The four généraux des finances, who had charge of the ‘extraordinary’ revenues, had virtually the same powers as the trésoriers de France, each being responsible for an area, called généralité. These were subdivided into élections, of which there were 85 in 1500, but in general there were no élections in areas which had retained their representative estates (pays d’états). The élection owed its name to the élu, an official whose main function was to carry out regular tours of inspection (chevauchées) of his district, checking its ability to pay and the trust-worthiness of his underlings.
The personnel responsible for the administration of the gabelles varied according to the different kinds of salt tax. In the pays de grandes gabelles; each royal warehouse was under a grenetier assisted by a contrôleur, elsewhere the tax was farmed out by commissioners.
On the same level as the changeur du Trésor and performing the same duties, though in respect of the ‘extraordinary’ revenue, were the four receveurs généraux des finances, one for each généralité.

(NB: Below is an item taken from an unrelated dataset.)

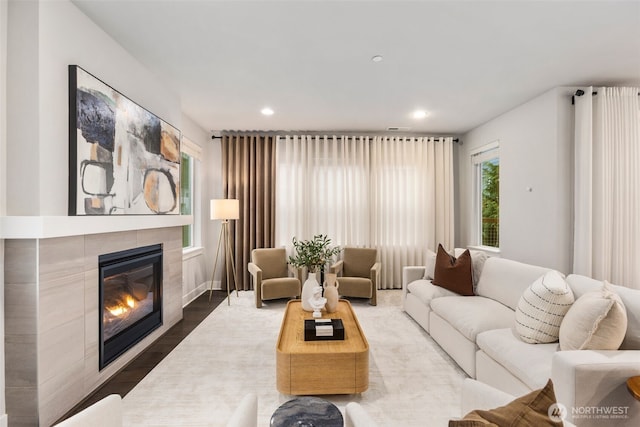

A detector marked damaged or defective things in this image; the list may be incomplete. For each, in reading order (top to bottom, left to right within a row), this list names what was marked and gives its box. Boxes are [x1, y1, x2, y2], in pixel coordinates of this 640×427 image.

The two fiscal administrations were not entirely separate, for the trésoriers de France and généraux des finances (known collectively as gens des finances) were expected to reside at court whenever they were not carrying out inspections of their respective areas. They formed a financial committee, which met regularly and independently of the king’s council, and were empowered to take certain decisions on their own. They also attended the king’s council whenever important financial matters were discussed. However, their most important duty was to draw up at the start of each year a sort of national budget (état général par estimation), based on accounts sent in by each financial district.